Alain R. Sarasin2, Charles Allen Smith and Philip C. Hanawalt

Department of Biological Sciences, Stanford University, Stanford, California 94305

Repair replication was examined in cultured human cells exposed to the hepatocarcinogen aflatoxin B1 using the combined bromodeoxyuridine density label and radioisotopic label method. Semiconservative DNA synthesis was strongly inhibited, and the repair replication mode was stimulated in diploid fibroblasts (WI38) and in their SV40 transformants (VA13) only when exposure to aflatoxin B1 was in the presence of an activating system containing rat liver microsomal enzymes.

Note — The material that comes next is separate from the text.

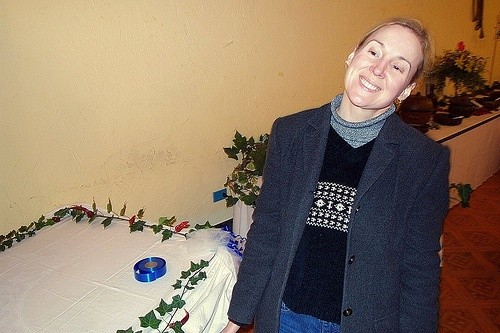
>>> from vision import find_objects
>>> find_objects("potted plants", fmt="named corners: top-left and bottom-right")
top-left (222, 128), bottom-right (271, 242)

The maximum amount of repair synthesis was about 20% of that obtained after saturating doses of ultraviolet light (UV). The time course of repair synthesis was similar to that seen after UV, and most of the synthesis was in 30- to 50-nucleotide "short patches." A line of SV40-transformed xeroderma pigmentosum cells (Group A) deficient in repair after exposure to UV was similarly deficient in repair replication after aflatoxin treatment.

Treatment with aflatoxin resulted in a 25 to 45% inhibition of UV-induced repair replication, suggesting that in addition to producing lesions in DNA, which are substrates for the excision repair system, the toxin also inhibits excision repair.

CsCl gradients of DNA treated in vitro with activated aflatoxin demonstrated binding of the drug to DNA. Alkaline sucrose gradient sedimentation gave no indication that single-strand breaks or alkali labile bonds were introduced into DNA by treatment of cells with activated aflatoxin.

1 This work was supported by Grant NP-161 from the American Cancer Society and Grant GM 09901 from the National Institute of General Medical Sciences. A preliminary account of some of this work was presented at the Second International Workshop on DNA Repair Mechanisms in Mammalian Cells, May 1976, Noordwijkerhout, The Netherlands.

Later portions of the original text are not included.